───── Quoted passage ─────
In fairness to the official armed forces, it should be noted that the mass violence in many societies goes far beyond them. Terrorism, gang wars, and religious massacres continue to plague nations around the globe. In the United States, lynching has declined dramatically, but gun-related killings are quite common. More than 30,000 Americans die in gun violence each year and – in a society with over 300 million firearms in the hands of civilians – it seems unlikely that such violence will decline. Indeed, massacres by gunmen – for example, the murder of 20 children and 6 teachers at the Sandy Hook elementary school in Newtown, Connecticut – have become almost routine.
Admittedly, the Sandy Hook massacre was the work of a mentally-deranged individual. But the NRA’s response to a series of mass killings – opposition to all gun control legislation and a stubborn insistence that wider availability of guns will reduce violence – makes the Newtown maniac look relatively sane. And what is one to say about the mental state of the pro-gun zealots who, this August, made plans to turn up, fully-armed, at a Starbucks in Newtown -- and were foiled only when the horrified management shut down the coffee house?
───── Data block ─────
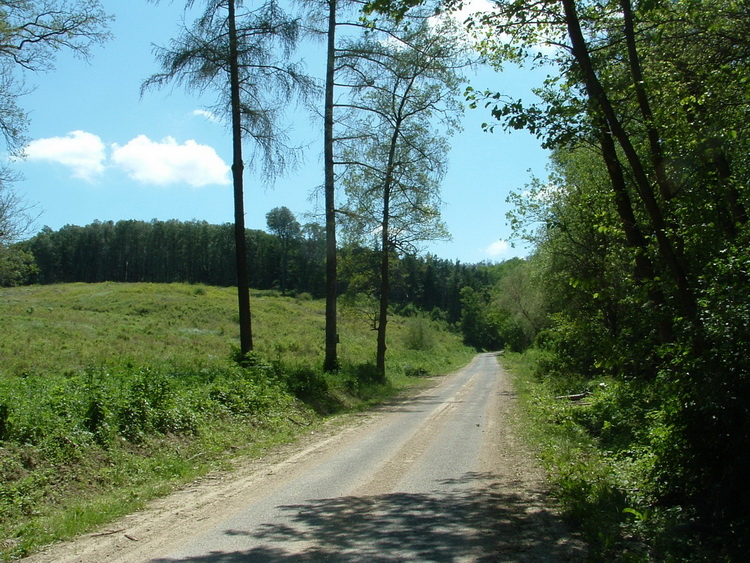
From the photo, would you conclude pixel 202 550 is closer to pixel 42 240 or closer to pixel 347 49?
pixel 347 49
─────
▸ **Task list**:
1. Based on the passage on gun violence above, say whether each statement agrees with it. Answer yes or no for each, and quote the deciding words. (a) More than 30,000 Americans die in gun violence each year. (b) Lynching in the United States has increased. (c) The management of the Starbucks in Newtown kept the coffee house open.
2. According to the passage on gun violence, who was murdered at the Sandy Hook elementary school?

▸ **Expected outputs**:
1.
(a) Yes: "More than 30,000 Americans die in gun violence each year"
(b) No: "lynching has declined dramatically"
(c) No: "foiled only when the horrified management shut down the coffee house"

2. 20 children and 6 teachers.